___ DATA FOR THE TASK
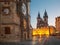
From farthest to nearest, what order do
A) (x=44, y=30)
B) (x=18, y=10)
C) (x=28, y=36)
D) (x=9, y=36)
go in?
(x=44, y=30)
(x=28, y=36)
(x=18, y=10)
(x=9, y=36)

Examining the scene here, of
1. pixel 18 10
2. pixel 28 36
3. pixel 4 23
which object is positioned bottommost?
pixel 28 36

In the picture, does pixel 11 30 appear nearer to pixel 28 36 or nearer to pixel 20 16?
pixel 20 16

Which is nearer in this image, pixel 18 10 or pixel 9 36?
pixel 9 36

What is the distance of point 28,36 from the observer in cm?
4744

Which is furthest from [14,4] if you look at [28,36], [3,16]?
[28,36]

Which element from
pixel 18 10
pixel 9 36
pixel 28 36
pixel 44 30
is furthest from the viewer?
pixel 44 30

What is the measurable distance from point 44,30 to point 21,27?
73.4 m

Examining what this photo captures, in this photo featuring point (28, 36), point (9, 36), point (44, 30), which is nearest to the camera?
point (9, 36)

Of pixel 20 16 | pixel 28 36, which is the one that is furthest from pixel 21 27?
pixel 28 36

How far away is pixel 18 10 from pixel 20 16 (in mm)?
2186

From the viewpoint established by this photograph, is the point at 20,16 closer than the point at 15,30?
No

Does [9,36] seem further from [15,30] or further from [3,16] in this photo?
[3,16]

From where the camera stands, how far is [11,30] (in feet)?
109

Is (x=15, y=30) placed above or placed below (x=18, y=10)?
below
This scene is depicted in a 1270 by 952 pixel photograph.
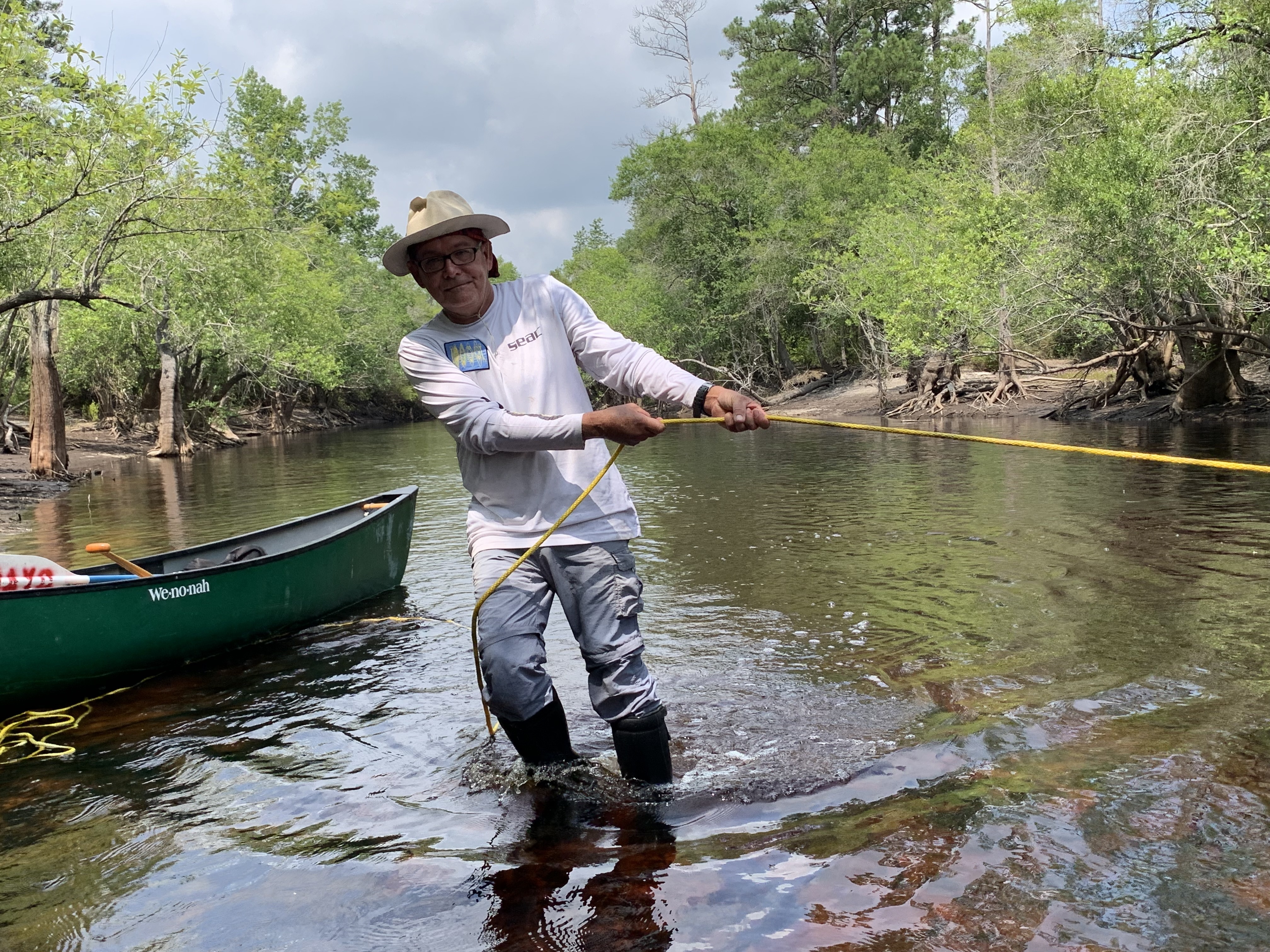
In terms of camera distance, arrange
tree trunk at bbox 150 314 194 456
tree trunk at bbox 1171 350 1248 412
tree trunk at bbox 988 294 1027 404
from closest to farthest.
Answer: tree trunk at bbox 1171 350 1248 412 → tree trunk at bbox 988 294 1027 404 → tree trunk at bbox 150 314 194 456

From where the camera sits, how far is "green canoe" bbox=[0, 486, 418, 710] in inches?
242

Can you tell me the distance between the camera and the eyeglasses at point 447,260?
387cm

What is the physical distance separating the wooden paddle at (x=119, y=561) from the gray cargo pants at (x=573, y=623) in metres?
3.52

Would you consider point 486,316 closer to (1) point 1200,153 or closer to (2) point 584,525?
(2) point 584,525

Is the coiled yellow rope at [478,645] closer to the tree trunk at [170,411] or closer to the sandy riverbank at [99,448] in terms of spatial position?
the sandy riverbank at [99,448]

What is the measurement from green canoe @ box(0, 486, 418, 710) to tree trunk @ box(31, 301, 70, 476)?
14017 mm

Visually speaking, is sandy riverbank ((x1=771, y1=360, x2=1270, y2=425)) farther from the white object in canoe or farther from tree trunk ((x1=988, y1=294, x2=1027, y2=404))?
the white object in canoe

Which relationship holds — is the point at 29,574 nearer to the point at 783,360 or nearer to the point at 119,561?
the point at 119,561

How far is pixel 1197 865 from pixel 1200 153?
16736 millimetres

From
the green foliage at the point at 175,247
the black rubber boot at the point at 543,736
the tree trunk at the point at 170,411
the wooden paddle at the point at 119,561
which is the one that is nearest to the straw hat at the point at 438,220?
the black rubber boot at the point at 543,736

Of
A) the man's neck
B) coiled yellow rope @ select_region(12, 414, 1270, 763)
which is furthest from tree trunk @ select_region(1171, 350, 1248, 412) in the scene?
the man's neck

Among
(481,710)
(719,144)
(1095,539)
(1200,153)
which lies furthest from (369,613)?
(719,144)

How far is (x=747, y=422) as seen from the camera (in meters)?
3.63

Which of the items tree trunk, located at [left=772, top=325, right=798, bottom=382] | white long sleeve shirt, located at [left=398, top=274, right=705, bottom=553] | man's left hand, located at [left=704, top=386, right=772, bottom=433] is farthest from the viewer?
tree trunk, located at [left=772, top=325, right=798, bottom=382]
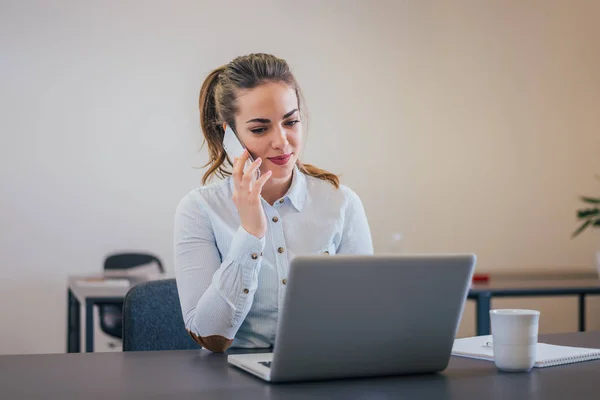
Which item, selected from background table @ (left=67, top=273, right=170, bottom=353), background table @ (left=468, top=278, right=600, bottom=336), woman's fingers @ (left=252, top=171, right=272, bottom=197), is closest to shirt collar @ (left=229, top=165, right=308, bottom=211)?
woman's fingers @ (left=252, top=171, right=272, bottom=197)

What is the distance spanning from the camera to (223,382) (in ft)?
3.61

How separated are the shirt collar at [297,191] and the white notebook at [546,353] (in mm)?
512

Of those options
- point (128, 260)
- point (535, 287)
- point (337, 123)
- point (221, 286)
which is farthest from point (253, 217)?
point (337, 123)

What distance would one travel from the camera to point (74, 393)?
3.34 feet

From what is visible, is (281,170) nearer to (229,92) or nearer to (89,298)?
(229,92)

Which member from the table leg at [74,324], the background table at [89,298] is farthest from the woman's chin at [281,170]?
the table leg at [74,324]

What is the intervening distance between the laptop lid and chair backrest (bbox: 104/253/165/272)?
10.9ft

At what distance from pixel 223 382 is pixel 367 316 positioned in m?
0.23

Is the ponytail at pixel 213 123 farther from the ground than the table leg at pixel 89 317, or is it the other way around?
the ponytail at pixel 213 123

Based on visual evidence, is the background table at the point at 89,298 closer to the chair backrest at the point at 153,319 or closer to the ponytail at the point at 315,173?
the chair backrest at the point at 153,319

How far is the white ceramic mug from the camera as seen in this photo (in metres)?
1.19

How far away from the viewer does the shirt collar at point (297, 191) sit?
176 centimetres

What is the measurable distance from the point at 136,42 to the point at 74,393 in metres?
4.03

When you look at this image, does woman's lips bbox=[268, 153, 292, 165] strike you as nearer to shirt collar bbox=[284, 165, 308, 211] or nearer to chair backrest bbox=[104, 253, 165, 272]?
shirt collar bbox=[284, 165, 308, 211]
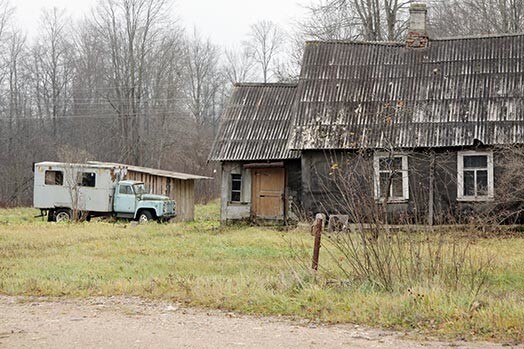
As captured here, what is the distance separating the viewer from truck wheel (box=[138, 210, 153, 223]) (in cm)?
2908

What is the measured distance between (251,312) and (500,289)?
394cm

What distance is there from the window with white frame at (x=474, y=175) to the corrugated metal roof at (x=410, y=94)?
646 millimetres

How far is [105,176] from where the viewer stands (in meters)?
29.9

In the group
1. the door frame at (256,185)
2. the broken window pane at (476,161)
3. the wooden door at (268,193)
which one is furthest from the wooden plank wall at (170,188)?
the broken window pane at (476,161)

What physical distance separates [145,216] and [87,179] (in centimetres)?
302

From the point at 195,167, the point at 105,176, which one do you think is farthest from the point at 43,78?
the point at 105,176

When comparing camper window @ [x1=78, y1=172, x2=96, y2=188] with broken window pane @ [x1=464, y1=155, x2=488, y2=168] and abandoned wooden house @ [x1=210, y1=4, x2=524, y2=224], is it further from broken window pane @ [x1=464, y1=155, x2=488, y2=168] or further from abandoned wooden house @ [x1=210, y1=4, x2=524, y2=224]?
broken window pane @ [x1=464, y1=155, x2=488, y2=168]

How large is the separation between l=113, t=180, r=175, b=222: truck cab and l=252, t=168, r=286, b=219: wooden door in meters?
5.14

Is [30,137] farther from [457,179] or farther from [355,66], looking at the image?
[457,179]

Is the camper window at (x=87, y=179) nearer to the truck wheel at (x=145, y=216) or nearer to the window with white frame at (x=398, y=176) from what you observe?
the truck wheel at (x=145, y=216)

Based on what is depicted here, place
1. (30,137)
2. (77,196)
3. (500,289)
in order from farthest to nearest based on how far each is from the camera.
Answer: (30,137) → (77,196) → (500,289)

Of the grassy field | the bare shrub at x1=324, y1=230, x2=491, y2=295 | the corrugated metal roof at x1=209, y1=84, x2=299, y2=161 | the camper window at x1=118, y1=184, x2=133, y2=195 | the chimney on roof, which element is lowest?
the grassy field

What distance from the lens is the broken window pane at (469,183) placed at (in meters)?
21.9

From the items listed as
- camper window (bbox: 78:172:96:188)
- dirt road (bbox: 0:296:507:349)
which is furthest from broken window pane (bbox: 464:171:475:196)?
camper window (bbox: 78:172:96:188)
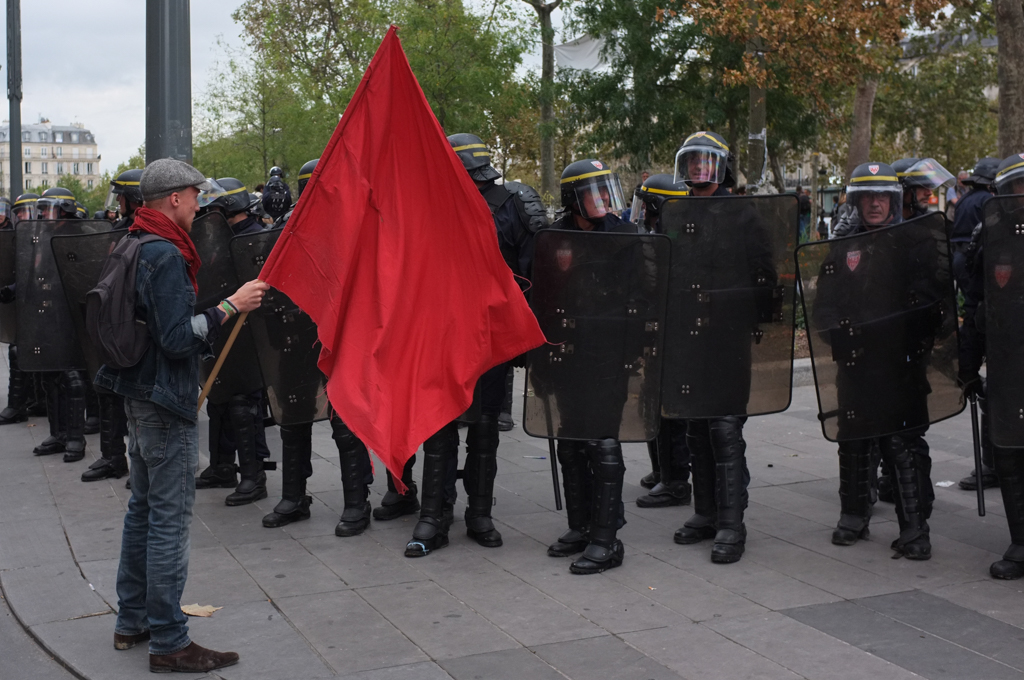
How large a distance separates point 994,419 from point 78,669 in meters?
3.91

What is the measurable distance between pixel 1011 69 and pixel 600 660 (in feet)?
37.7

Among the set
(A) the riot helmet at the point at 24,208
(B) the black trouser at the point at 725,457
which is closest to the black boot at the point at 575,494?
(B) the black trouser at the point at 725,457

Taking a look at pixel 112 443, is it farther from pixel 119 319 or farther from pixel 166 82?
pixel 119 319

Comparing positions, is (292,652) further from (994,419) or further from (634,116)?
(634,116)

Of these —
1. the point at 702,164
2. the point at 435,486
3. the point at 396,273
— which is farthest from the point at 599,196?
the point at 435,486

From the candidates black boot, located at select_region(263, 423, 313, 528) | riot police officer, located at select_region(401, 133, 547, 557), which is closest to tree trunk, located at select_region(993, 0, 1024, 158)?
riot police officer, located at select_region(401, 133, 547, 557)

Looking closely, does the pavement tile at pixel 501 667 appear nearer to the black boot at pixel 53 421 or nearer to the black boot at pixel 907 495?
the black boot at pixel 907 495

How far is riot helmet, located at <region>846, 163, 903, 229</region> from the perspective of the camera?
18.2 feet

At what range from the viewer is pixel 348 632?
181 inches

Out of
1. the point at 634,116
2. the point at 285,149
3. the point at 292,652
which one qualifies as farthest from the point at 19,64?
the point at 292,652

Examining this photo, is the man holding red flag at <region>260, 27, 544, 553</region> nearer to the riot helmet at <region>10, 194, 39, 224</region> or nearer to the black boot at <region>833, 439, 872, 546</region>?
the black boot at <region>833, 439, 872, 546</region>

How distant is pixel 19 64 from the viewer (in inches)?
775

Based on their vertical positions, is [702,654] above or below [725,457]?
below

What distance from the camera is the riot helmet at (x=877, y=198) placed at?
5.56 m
______
**DO THIS**: Print the line containing "At what range" and every line after it to the end of the records above, exactly as written, and nothing else.

**CORRECT RESPONSE**:
At what range from the viewer is pixel 348 632?
181 inches

Out of
1. the point at 634,116
2. the point at 285,149
3. the point at 292,652
which one qualifies as farthest from the point at 19,64?
the point at 292,652

Examining this photo, is the man holding red flag at <region>260, 27, 544, 553</region> nearer to the riot helmet at <region>10, 194, 39, 224</region> or nearer to the black boot at <region>833, 439, 872, 546</region>?
the black boot at <region>833, 439, 872, 546</region>

How distant is pixel 19 64 from the viewer (in inches)?
775

Based on their vertical positions, is [702,654] above or below [725,457]?
below

What distance from the camera is the riot helmet at (x=877, y=198) placed at?
5.56 m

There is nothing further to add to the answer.